╔══
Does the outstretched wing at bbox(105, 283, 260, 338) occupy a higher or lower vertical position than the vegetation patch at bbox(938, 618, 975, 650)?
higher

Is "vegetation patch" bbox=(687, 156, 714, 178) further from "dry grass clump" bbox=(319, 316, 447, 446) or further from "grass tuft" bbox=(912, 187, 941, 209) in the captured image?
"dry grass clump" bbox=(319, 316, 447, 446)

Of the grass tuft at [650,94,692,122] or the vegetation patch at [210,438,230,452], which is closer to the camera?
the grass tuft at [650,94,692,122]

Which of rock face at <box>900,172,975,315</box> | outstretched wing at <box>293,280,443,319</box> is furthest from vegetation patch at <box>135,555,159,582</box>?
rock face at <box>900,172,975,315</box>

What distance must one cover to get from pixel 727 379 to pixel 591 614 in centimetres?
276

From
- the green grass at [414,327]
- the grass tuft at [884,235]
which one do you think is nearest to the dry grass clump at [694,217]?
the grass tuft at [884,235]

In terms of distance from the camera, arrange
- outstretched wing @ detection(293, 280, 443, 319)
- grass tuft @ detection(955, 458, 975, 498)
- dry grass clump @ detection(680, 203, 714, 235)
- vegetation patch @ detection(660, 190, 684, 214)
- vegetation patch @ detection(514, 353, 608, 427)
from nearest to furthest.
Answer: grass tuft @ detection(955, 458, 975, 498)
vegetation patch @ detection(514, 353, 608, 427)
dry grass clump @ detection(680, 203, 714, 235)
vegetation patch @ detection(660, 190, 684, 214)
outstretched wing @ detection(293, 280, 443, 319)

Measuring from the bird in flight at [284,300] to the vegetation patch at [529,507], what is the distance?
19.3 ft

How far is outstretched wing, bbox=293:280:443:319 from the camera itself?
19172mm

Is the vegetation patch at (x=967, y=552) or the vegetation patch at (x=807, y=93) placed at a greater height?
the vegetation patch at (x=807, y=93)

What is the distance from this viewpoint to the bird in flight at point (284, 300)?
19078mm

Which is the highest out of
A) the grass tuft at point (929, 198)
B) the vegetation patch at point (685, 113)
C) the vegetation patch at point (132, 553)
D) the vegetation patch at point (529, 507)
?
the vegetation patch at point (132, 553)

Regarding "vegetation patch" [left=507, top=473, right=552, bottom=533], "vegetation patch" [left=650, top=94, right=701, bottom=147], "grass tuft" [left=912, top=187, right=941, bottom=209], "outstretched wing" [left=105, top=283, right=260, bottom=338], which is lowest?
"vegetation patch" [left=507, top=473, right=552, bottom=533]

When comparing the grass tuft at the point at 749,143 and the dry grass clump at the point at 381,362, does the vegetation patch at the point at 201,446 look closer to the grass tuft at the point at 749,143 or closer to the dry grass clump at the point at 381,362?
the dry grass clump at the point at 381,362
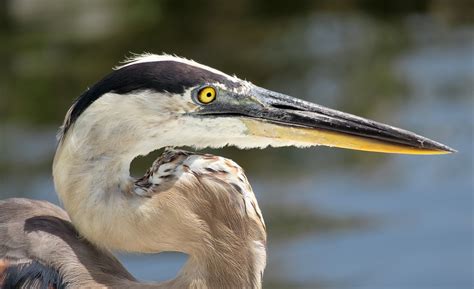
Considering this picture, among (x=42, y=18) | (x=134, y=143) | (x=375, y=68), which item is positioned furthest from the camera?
(x=42, y=18)

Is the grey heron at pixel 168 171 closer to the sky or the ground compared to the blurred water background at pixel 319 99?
closer to the ground

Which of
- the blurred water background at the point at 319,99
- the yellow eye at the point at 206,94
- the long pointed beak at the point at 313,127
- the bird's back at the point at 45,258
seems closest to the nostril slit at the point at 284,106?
the long pointed beak at the point at 313,127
╚══
* _Short problem_
Return the material word for word. Pictures are not part of the copy.

* _Solution to the exercise_
Does the outstretched wing at bbox(105, 283, 260, 338) occupy a higher or lower vertical position than the vegetation patch at bbox(938, 618, 975, 650)?
higher

Is "vegetation patch" bbox=(687, 156, 714, 178) further from "dry grass clump" bbox=(319, 316, 447, 446) or further from "grass tuft" bbox=(912, 187, 941, 209) in the captured image?
"dry grass clump" bbox=(319, 316, 447, 446)

Of the grass tuft at [650,94,692,122] or the vegetation patch at [210,438,230,452], which is closer to the camera?
the grass tuft at [650,94,692,122]

Which of rock face at <box>900,172,975,315</box> | outstretched wing at <box>293,280,443,319</box> is furthest from vegetation patch at <box>135,555,159,582</box>?
rock face at <box>900,172,975,315</box>

What distance must one cover to get from pixel 727 379 to pixel 591 614 in centimetres?
276

From
- the green grass at [414,327]
- the grass tuft at [884,235]
which one do you think is nearest to the dry grass clump at [694,217]?
the grass tuft at [884,235]

In terms of distance from the camera, arrange
- outstretched wing @ detection(293, 280, 443, 319)
- grass tuft @ detection(955, 458, 975, 498)
- dry grass clump @ detection(680, 203, 714, 235)
- vegetation patch @ detection(660, 190, 684, 214)
- vegetation patch @ detection(514, 353, 608, 427)
from nearest to furthest.
Answer: grass tuft @ detection(955, 458, 975, 498)
vegetation patch @ detection(514, 353, 608, 427)
dry grass clump @ detection(680, 203, 714, 235)
vegetation patch @ detection(660, 190, 684, 214)
outstretched wing @ detection(293, 280, 443, 319)

Measuring from the bird in flight at [284,300] to the vegetation patch at [529,507], what is the distance?
19.3 ft

How far is outstretched wing, bbox=293:280:443:319 from the camera itself?
19172mm

Is the vegetation patch at (x=967, y=552) or the vegetation patch at (x=807, y=93) placed at a greater height?
the vegetation patch at (x=807, y=93)

What is the distance from this viewpoint to the bird in flight at point (284, 300)?
19078mm

Which is the highest out of
A) the grass tuft at point (929, 198)
B) the vegetation patch at point (685, 113)
C) the vegetation patch at point (132, 553)
D) the vegetation patch at point (529, 507)
?
the vegetation patch at point (132, 553)

Regarding "vegetation patch" [left=507, top=473, right=552, bottom=533], "vegetation patch" [left=650, top=94, right=701, bottom=147], "grass tuft" [left=912, top=187, right=941, bottom=209], "outstretched wing" [left=105, top=283, right=260, bottom=338], which is lowest?
"vegetation patch" [left=507, top=473, right=552, bottom=533]

When comparing the grass tuft at the point at 749,143 and the dry grass clump at the point at 381,362, does the vegetation patch at the point at 201,446 look closer to the grass tuft at the point at 749,143 or closer to the dry grass clump at the point at 381,362?
the dry grass clump at the point at 381,362
Considering this picture, among (x=42, y=18) | (x=134, y=143) | (x=375, y=68), which item is positioned furthest from the camera?
(x=42, y=18)

Is the grey heron at pixel 168 171 closer to the sky or the ground compared to the blurred water background at pixel 319 99?
closer to the ground

Which of
- the blurred water background at the point at 319,99
- the yellow eye at the point at 206,94
- the long pointed beak at the point at 313,127
- the bird's back at the point at 45,258
seems closest to the nostril slit at the point at 284,106?
the long pointed beak at the point at 313,127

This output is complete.